#### Written exercise:
Images excluded, repeat each entry below exactly.

Scene-based reasoning records:
## START

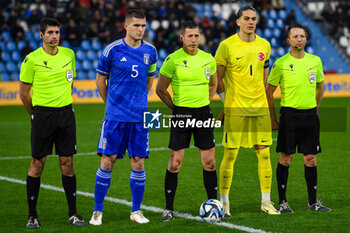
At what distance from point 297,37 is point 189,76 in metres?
1.36

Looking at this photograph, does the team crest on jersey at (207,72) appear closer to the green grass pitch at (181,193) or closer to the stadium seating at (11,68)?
the green grass pitch at (181,193)

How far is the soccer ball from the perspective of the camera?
667 centimetres

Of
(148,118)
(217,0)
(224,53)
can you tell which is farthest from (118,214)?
(217,0)

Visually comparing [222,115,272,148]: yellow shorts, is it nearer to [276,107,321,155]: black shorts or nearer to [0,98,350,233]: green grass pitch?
[276,107,321,155]: black shorts

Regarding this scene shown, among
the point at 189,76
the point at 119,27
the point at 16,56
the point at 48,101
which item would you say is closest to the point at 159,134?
the point at 189,76

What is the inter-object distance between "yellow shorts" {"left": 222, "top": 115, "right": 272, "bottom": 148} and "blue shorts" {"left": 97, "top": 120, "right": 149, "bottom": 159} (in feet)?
3.38

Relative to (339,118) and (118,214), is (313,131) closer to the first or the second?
(118,214)

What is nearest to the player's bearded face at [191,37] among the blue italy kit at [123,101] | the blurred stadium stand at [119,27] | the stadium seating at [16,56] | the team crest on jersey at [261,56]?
the blue italy kit at [123,101]

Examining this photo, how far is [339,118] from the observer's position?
18.3 meters

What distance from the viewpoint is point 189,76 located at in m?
6.82

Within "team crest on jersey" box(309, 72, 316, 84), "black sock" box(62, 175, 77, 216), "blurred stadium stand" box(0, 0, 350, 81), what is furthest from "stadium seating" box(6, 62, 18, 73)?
"team crest on jersey" box(309, 72, 316, 84)

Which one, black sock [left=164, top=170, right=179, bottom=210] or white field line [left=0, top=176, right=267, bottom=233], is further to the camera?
black sock [left=164, top=170, right=179, bottom=210]

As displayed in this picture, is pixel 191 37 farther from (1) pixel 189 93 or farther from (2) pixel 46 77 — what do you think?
(2) pixel 46 77

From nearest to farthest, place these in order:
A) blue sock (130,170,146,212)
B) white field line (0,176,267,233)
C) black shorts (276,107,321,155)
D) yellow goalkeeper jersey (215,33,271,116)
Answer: white field line (0,176,267,233)
blue sock (130,170,146,212)
yellow goalkeeper jersey (215,33,271,116)
black shorts (276,107,321,155)
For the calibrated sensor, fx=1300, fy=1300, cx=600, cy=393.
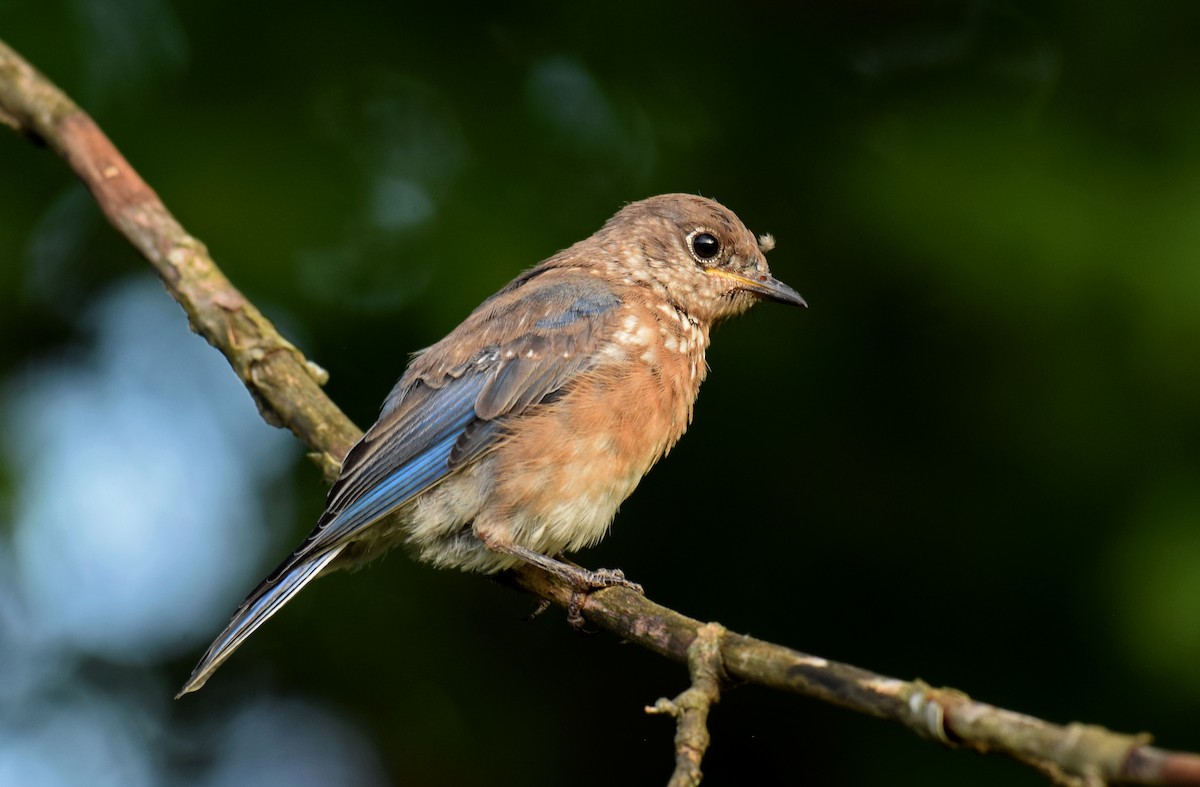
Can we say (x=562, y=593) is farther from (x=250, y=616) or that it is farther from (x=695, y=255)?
(x=695, y=255)

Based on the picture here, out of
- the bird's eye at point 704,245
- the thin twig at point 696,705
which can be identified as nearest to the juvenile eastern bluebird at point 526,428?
the bird's eye at point 704,245

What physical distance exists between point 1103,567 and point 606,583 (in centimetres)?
181

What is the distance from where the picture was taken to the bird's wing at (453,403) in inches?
160

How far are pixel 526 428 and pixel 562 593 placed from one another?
617 millimetres

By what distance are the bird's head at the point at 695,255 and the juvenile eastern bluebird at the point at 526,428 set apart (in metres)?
0.01

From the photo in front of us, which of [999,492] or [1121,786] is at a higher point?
[999,492]

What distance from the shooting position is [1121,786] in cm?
191

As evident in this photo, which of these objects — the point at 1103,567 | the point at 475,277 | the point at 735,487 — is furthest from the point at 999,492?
the point at 475,277

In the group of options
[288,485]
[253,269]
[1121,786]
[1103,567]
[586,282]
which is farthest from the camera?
[288,485]

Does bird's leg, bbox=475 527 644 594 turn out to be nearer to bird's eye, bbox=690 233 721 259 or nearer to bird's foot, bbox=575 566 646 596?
bird's foot, bbox=575 566 646 596

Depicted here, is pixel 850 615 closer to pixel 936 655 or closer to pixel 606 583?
pixel 936 655

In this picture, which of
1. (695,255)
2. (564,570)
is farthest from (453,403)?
(695,255)

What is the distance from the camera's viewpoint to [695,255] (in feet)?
16.1

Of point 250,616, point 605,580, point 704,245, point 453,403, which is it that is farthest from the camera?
point 704,245
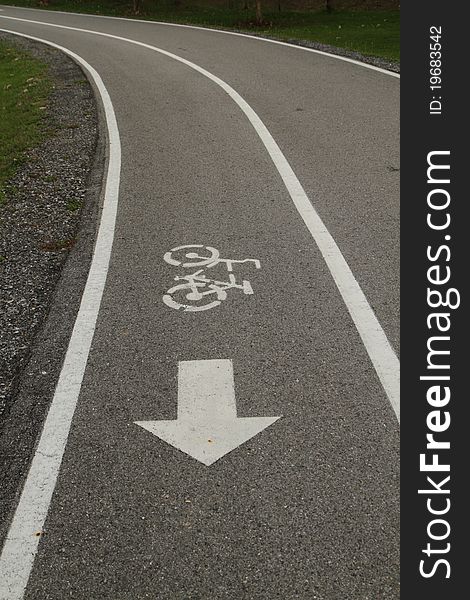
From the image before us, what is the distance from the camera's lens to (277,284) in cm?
627

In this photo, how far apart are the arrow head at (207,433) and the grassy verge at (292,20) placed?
14.7m

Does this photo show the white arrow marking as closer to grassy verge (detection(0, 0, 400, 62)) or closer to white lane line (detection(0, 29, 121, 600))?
white lane line (detection(0, 29, 121, 600))

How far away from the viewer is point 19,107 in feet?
44.9

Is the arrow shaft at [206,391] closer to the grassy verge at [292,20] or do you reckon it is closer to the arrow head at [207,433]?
the arrow head at [207,433]

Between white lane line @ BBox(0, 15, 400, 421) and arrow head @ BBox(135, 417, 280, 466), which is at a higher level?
white lane line @ BBox(0, 15, 400, 421)

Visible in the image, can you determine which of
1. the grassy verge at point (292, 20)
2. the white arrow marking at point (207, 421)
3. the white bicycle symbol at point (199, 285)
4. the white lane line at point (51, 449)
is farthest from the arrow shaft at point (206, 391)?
the grassy verge at point (292, 20)

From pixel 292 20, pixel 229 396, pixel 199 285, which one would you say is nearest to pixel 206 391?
pixel 229 396

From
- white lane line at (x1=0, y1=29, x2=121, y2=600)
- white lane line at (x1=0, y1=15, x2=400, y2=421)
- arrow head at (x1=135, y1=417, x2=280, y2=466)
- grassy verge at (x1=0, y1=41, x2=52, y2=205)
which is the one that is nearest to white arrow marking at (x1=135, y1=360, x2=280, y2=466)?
arrow head at (x1=135, y1=417, x2=280, y2=466)

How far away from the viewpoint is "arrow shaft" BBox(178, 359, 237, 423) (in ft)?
15.1

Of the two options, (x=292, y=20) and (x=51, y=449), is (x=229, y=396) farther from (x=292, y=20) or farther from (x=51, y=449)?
(x=292, y=20)

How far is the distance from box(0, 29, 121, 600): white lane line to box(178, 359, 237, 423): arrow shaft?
2.41 ft

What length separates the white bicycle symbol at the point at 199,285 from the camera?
6.03 metres

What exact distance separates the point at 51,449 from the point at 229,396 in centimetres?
120

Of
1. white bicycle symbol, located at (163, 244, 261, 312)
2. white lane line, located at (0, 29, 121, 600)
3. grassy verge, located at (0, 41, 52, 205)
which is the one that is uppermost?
grassy verge, located at (0, 41, 52, 205)
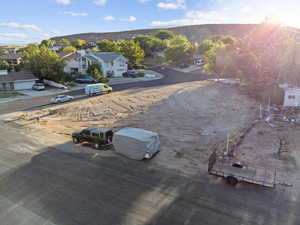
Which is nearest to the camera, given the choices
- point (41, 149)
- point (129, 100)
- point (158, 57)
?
point (41, 149)

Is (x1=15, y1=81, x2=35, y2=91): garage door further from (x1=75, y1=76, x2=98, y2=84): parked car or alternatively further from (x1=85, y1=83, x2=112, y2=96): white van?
(x1=85, y1=83, x2=112, y2=96): white van

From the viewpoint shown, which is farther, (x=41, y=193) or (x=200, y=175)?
(x=200, y=175)

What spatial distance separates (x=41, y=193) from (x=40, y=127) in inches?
480

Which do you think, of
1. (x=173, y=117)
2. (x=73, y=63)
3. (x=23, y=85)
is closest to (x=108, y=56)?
(x=73, y=63)

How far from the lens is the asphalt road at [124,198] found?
378 inches

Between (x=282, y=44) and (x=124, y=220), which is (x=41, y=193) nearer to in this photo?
(x=124, y=220)

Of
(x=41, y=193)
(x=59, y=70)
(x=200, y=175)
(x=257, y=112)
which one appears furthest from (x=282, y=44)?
(x=59, y=70)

## END

#### Task result:
At what distance from point 297,37 is point 189,76 in metres?
1.36

Looking at this photograph, does the team crest on jersey at (207,72) appear closer to the green grass pitch at (181,193) or closer to the stadium seating at (11,68)?
the green grass pitch at (181,193)

How far is the soccer ball from the perspective of the camera?
667 centimetres

Of
(148,118)
(217,0)
(224,53)
can you tell which is farthest from (118,214)?
(217,0)

Visually comparing [222,115,272,148]: yellow shorts, is it nearer to [276,107,321,155]: black shorts or nearer to [0,98,350,233]: green grass pitch?
[276,107,321,155]: black shorts

Regarding this scene shown, among
the point at 189,76
the point at 119,27
the point at 16,56
the point at 48,101
which item would you say is closest to the point at 159,134?
the point at 189,76

What is the inter-object distance between "yellow shorts" {"left": 222, "top": 115, "right": 272, "bottom": 148} and "blue shorts" {"left": 97, "top": 120, "right": 149, "bottom": 159} (in feet)?
3.38

Relative to (339,118) and (118,214), is (313,131) closer to the first or the second?
(118,214)

What is nearest to the player's bearded face at [191,37] among the blue italy kit at [123,101] | the blurred stadium stand at [119,27] | the stadium seating at [16,56] | the team crest on jersey at [261,56]?
the blue italy kit at [123,101]

Examining this photo, how far is [339,118] from the observer's position?
18.3 meters

What distance from the viewpoint is point 189,76 located at in m?
6.82

Within "team crest on jersey" box(309, 72, 316, 84), "black sock" box(62, 175, 77, 216), "blurred stadium stand" box(0, 0, 350, 81), what is furthest from "stadium seating" box(6, 62, 18, 73)?
"team crest on jersey" box(309, 72, 316, 84)

Which one, black sock [left=164, top=170, right=179, bottom=210] or white field line [left=0, top=176, right=267, bottom=233], is further to the camera?
black sock [left=164, top=170, right=179, bottom=210]

As displayed in this picture, is pixel 191 37 farther from (1) pixel 189 93 or farther from (2) pixel 46 77 — what do you think?
(2) pixel 46 77

From nearest to farthest, place these in order:
A) blue sock (130,170,146,212)
B) white field line (0,176,267,233)
C) black shorts (276,107,321,155)
D) yellow goalkeeper jersey (215,33,271,116)
Answer: white field line (0,176,267,233)
blue sock (130,170,146,212)
yellow goalkeeper jersey (215,33,271,116)
black shorts (276,107,321,155)
For the calibrated sensor, fx=1300, fy=1300, cx=600, cy=393.
Can we say (x=562, y=593) is farther from (x=250, y=616) or that it is farther from (x=695, y=255)?
(x=695, y=255)

Based on the picture here, out of
- the bird's eye at point 704,245
- the thin twig at point 696,705
which can be identified as nearest to the juvenile eastern bluebird at point 526,428?
the bird's eye at point 704,245

What physical distance exists between point 1103,567 and point 606,583 (in centimetres)?
181

What is the distance from where the picture was taken to the bird's wing at (453,403) in inches?
160

How far are pixel 526 428 and pixel 562 593 placed from one another?
617 millimetres

By what distance are the bird's head at the point at 695,255 and the juvenile eastern bluebird at the point at 526,428 set apart (in metres)?
0.01

From the photo in front of us, which of [999,492] or [1121,786] is at a higher point?
[999,492]

What distance from the shooting position is [1121,786] in cm?
191

As evident in this photo, which of these objects — the point at 1103,567 | the point at 475,277 | the point at 735,487 — is furthest from the point at 999,492?
the point at 475,277

In the group of options
[288,485]
[253,269]
[1121,786]
[1103,567]
[586,282]
which is farthest from the camera?
[288,485]

Does bird's leg, bbox=475 527 644 594 turn out to be nearer to bird's eye, bbox=690 233 721 259 or nearer to bird's foot, bbox=575 566 646 596?
bird's foot, bbox=575 566 646 596

Depicted here, is pixel 850 615 closer to pixel 936 655 or closer to pixel 606 583?
pixel 936 655

In this picture, which of
1. (695,255)
2. (564,570)
is farthest from (453,403)?
(695,255)

What is the distance from the camera's viewpoint to [695,255] (in feet)?
16.1

Of point 250,616, point 605,580, point 704,245, point 453,403, which is it that is farthest from the camera?
point 704,245
From the image before us, what is the distance from the camera's lens to (277,284) in cm?
627

In this photo, how far apart are the arrow head at (207,433) and the grassy verge at (292,20) placed?
14.7m

Does this photo show the white arrow marking as closer to grassy verge (detection(0, 0, 400, 62)) or closer to white lane line (detection(0, 29, 121, 600))?
white lane line (detection(0, 29, 121, 600))

How far away from the viewer is point 19,107 in feet?
44.9

Is the arrow shaft at [206,391] closer to the grassy verge at [292,20] or do you reckon it is closer to the arrow head at [207,433]?
the arrow head at [207,433]

Between white lane line @ BBox(0, 15, 400, 421) and arrow head @ BBox(135, 417, 280, 466), which is at a higher level?
white lane line @ BBox(0, 15, 400, 421)

Visible in the image, can you determine which of
1. the grassy verge at point (292, 20)
2. the white arrow marking at point (207, 421)
3. the white bicycle symbol at point (199, 285)
4. the white lane line at point (51, 449)
is farthest from the arrow shaft at point (206, 391)?
the grassy verge at point (292, 20)

From pixel 292 20, pixel 229 396, pixel 199 285, which one would you say is nearest to pixel 206 391?
pixel 229 396

From
- white lane line at (x1=0, y1=29, x2=121, y2=600)
- white lane line at (x1=0, y1=15, x2=400, y2=421)
- arrow head at (x1=135, y1=417, x2=280, y2=466)
- grassy verge at (x1=0, y1=41, x2=52, y2=205)
which is the one that is nearest to white arrow marking at (x1=135, y1=360, x2=280, y2=466)?
arrow head at (x1=135, y1=417, x2=280, y2=466)

How far away from the viewpoint is "arrow shaft" BBox(178, 359, 237, 423) (in ft)?
15.1

Of the two options, (x=292, y=20) and (x=51, y=449), is (x=229, y=396) farther from (x=292, y=20) or farther from (x=51, y=449)?
(x=292, y=20)

How far is the distance from box(0, 29, 121, 600): white lane line to box(178, 359, 237, 423): arrow shaft?
2.41 ft

What length separates the white bicycle symbol at the point at 199,285 from the camera?
6.03 metres

What exact distance separates the point at 51,449 from the point at 229,396 in centimetres?
120

Of
1. white bicycle symbol, located at (163, 244, 261, 312)
2. white lane line, located at (0, 29, 121, 600)
3. grassy verge, located at (0, 41, 52, 205)
which is the one that is uppermost?
grassy verge, located at (0, 41, 52, 205)
Which is nearest to the camera, given the choices
- point (41, 149)
- point (129, 100)
- point (158, 57)
?
point (41, 149)

Is (x1=15, y1=81, x2=35, y2=91): garage door further from (x1=75, y1=76, x2=98, y2=84): parked car or alternatively further from (x1=85, y1=83, x2=112, y2=96): white van?
(x1=85, y1=83, x2=112, y2=96): white van

From the viewpoint shown, which is farther, (x=41, y=193) or (x=200, y=175)?
(x=200, y=175)

What spatial distance separates (x=41, y=193) from (x=40, y=127) in inches?
480

Which do you think, of
1. (x=173, y=117)
2. (x=73, y=63)
3. (x=23, y=85)
is closest to (x=108, y=56)?
(x=73, y=63)

How far from the lens is the asphalt road at [124,198] found?
378 inches

Between (x=282, y=44) and (x=124, y=220), which is (x=41, y=193) nearer to in this photo?
(x=124, y=220)

Of
(x=41, y=193)
(x=59, y=70)
(x=200, y=175)
(x=257, y=112)
which one appears furthest from (x=282, y=44)?
(x=59, y=70)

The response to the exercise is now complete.